SOURCE RECORDS —
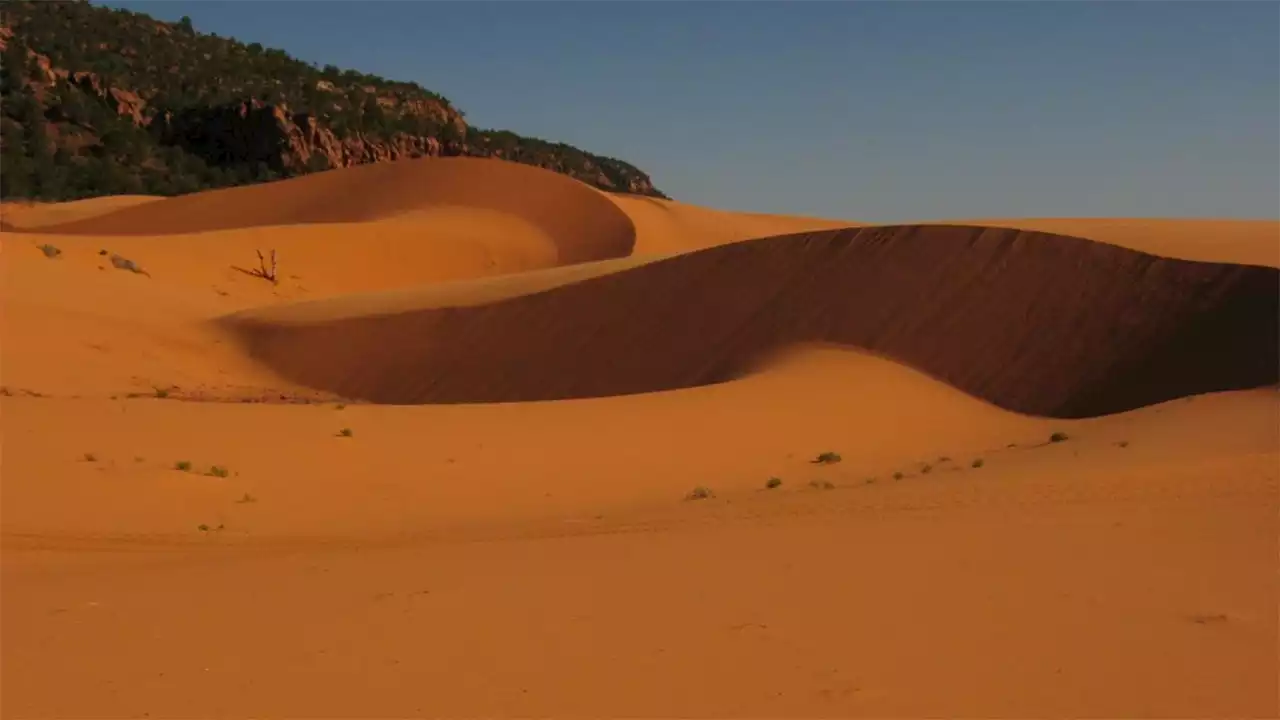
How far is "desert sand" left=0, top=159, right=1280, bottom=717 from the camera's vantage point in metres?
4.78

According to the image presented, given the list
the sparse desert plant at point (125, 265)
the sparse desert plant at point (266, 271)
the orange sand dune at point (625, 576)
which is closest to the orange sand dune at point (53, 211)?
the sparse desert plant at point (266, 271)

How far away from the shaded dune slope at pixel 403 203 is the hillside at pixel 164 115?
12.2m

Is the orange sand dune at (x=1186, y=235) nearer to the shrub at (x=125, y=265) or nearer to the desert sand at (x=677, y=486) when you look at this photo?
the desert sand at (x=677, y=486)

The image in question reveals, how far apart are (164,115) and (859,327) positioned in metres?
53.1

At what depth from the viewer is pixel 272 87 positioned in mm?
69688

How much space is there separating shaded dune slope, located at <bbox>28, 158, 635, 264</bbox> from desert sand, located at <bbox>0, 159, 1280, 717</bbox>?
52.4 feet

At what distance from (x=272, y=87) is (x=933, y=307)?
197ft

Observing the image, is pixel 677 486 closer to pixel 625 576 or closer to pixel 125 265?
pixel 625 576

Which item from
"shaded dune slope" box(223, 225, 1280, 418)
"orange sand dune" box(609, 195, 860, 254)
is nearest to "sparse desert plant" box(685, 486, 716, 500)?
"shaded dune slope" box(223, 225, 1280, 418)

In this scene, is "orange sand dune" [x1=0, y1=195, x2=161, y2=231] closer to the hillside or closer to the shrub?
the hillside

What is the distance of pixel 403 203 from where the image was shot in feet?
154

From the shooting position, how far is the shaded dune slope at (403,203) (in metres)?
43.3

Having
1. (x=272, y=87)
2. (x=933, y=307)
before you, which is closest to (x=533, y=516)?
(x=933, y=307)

WRITTEN TASK — Please repeat all of the records above with "shrub" substituted by "bush" everywhere and nothing else changed, leaving out the pictures.

SOLVED PROBLEM —
How far is "desert sand" left=0, top=159, right=1280, bottom=717 from the camera's vantage point in metres?
4.78

According to the image presented, given the list
the sparse desert plant at point (125, 265)
the sparse desert plant at point (266, 271)
the orange sand dune at point (625, 576)
which is closest to the orange sand dune at point (53, 211)?
the sparse desert plant at point (266, 271)

How far away from the shaded dune slope at pixel 403 203 is the hillside at pixel 164 115?
12.2m

Is the orange sand dune at (x=1186, y=235) nearer to the bush at (x=125, y=265) or nearer to the desert sand at (x=677, y=486) when you look at this photo?
the desert sand at (x=677, y=486)

The image in question reveals, how far apart are (164,115) and (859,327) positioned in metres?
53.1

At what depth from the viewer is pixel 272 87 positioned in mm?
69688

How much space is there separating shaded dune slope, located at <bbox>28, 158, 635, 264</bbox> from desert sand, located at <bbox>0, 159, 1280, 717</bbox>?
52.4 feet

At what distance from (x=272, y=87) is (x=933, y=307)?
197ft

Observing the image, is pixel 677 486 closer to pixel 625 576 or closer to pixel 125 265?
pixel 625 576

Which item from
"shaded dune slope" box(223, 225, 1280, 418)
"orange sand dune" box(609, 195, 860, 254)
is nearest to "sparse desert plant" box(685, 486, 716, 500)?
"shaded dune slope" box(223, 225, 1280, 418)

In this scene, is "orange sand dune" [x1=0, y1=195, x2=161, y2=231] closer to the hillside or closer to the bush?
the hillside

What is the distance of pixel 403 203 from where the image was shot in feet?
154

From the shooting position, how far is the shaded dune slope at (403,203) (in metres)?
43.3

Having
1. (x=272, y=87)
2. (x=933, y=307)
before you, which is closest to (x=533, y=516)?
(x=933, y=307)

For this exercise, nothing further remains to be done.